* **Task statement**: Copy every line below. Do not alter any of them.

Dataset entries
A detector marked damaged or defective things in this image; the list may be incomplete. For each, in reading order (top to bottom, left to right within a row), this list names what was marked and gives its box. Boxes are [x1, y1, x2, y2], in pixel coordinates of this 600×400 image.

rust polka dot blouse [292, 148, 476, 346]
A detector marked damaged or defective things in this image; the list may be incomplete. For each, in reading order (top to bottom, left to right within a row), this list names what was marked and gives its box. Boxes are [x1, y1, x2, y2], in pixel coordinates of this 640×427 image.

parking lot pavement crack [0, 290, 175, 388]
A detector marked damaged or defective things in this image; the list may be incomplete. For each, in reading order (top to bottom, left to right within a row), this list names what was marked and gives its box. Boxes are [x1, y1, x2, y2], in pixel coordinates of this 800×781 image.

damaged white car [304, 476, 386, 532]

* **Exercise result**:
A detector marked damaged or defective things in this image; the list may be incomplete. For each, in reading order (top to bottom, left to right within a row), this list names what was marked and gives its box. Boxes are [x1, y1, x2, y2], in pixel coordinates of this 600×400 image.

rust polka dot blouse [292, 148, 476, 346]
A detector marked damaged or defective things in this image; the list may be incomplete. For each, in reading order (top to bottom, left to right within a row), this list names what was marked and gives its box. Boxes are [x1, y1, x2, y2], in pixel coordinates of this 640×427 image.

parking lot pavement crack [0, 290, 175, 388]
A detector marked damaged or defective things in this image; the list may be incomplete. For each, in reading order (top to bottom, left to right within a row), this list names what was marked and gives its box. Boxes are [x1, y1, x2, y2], in pixel coordinates of this 800×781 image.

damaged white car [304, 476, 386, 532]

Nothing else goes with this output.